By David Drake
Lack of structured regulations to guide the cryptocurrency industry has been a major hindrance towards the adoption and mainstreaming of the cryptocurrencies. Due to the lack of such regulations, the cryptocurrency ecosystem has had its fair share of losses via scam activities. Such activities have also brought disrepute to legit businesses in the cryptocurrency space.
The result of these challenge has been high volatility, increased risk for investors and blanket condemnation of cryptocurrency activities by governments in different parts of the globe.
On the other hand, legitimate industry players have had to deal with the insurmountable task of converging different stakeholders to develop self regulatory frameworks that are agreeable across board.
Even with these challenges, the cryptocurrency industry has recorded significant progress. Many creative projects have been launched on blockchain, the technology on which cryptocurrencies are built. In the marketing space, such projects include interactive marketing project, NoizChain, digital coupon marketplace, Qupon and online customer satisfaction platform, IOU.
In the social space, URAllowance is using smart contracts to improve family interactions while ONe Network is enhancing social media security. The financial sector has seen the largest number of innovations. They include HFC Coin, the mortgage lending and investing platform, BQT that is facilitating cryptocurrency trading on a peer to peer platform and LiveTradr that is enhancing portfolio optimization.
At the same time, significant progress has been made towards attaining workable self regulation frameworks in countries such as Japan, the UK and South Korea. In these regions, industry players have already formed self-regulatory organizations.
The wave of self-regulation is slowly catching up in the US. A few months ago, four cryptocurrency exchanges – Gemini, BitFlyer USA, Bittrex and Bitstamp – came together and formed the Virtual Commodity Association (VCA). The association convene to set modalities for staffing and composition of the self regulation organization (SRO). In the same meeting, membership guidelines were formulated and industry best practices were shared and discussed.
On the same note, the Blockchain Exchange Commission (BEC) is pursuing a similar SRO to propel regulation. According to some players in the industry, these developments are long overdue for the US cryptocurrency industry.
Raghav Reggie Jerath, CEO of Gath3r says, “The setting up and operationalization of an SRO needs to be done quickly. The US is rapidly losing ground in the crypto space to countries that are embracing the new technology.”
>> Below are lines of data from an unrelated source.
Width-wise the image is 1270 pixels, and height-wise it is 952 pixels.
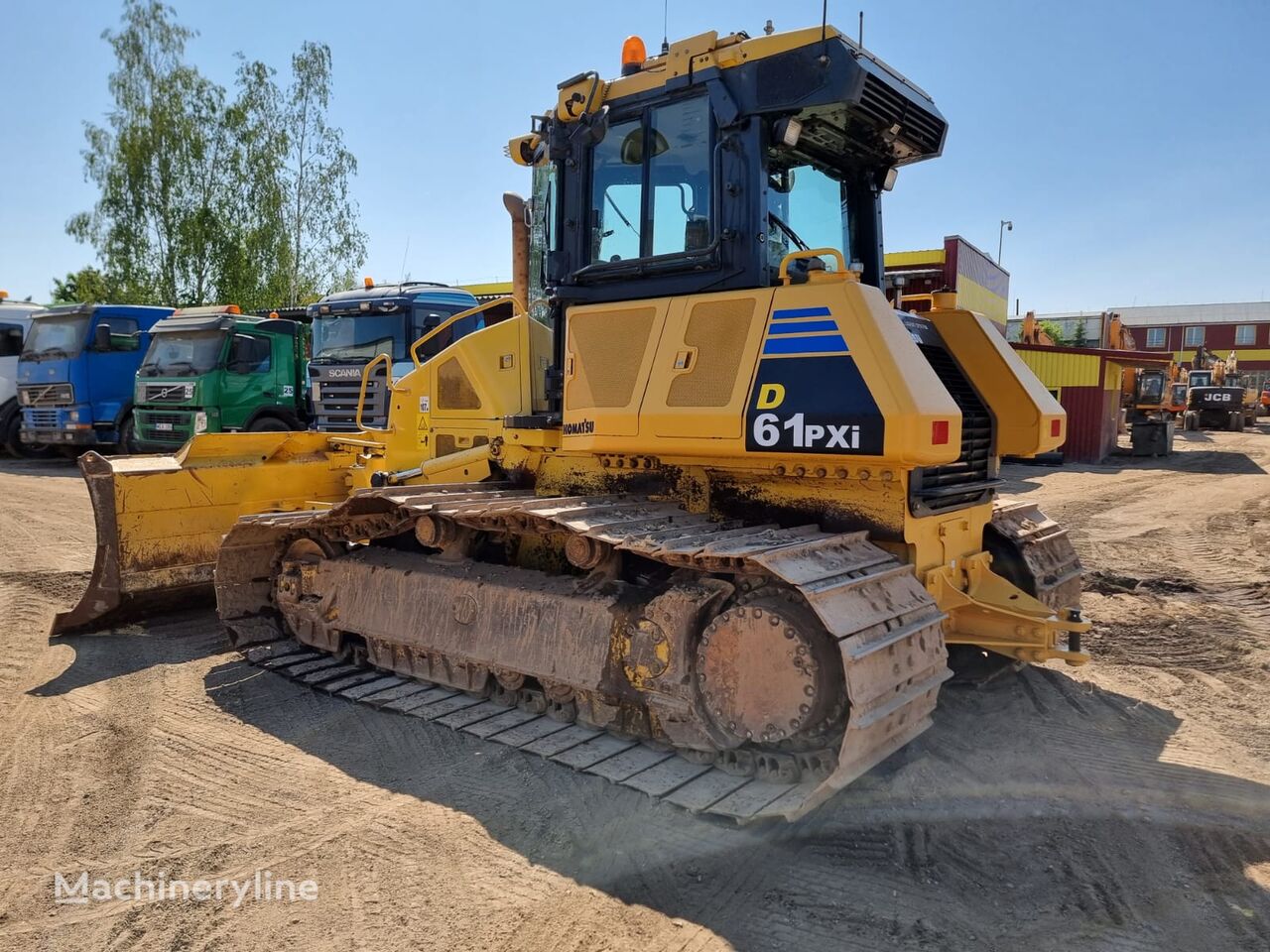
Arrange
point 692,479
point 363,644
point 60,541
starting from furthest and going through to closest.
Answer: point 60,541, point 363,644, point 692,479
Once established, the SRO needs to prioritize issues relating to blockchain organizations according to Jerath. In his view, the VCA and BEC should ensure that companies govern their operations on the blockchain systems. Such a move would help harmonize crypto operations and enable easy identification of market participants.
“Some jurisdictions (Delaware/Wyoming) have passed laws stating that blockchain tokens can be used to represent a company and its shares. The VCA and BEC need to be pushing to allow this at a greater level, so that organizations can mirror the technology that they support. Most companies should have their governance run on a blockchain system,” he adds.
The other critical issue that SROs need to focus on is formulation of guidelines on market rules and best practices. Having such guidelines in place would promote fairness, risk management, transparency and liquidity in the market. By tackling this SROs will form alliances with government regulatory agencies considering that this has been a major problem for most regulators.
All in all, formation of self-regulation organizations is a key step in eliminating the need for governments to develop strict regulations that may not be ideal for the industry’s long term purpose.
Disclaimer: David Drake is on the advisory board for most of the firms mentioned or quoted in this article.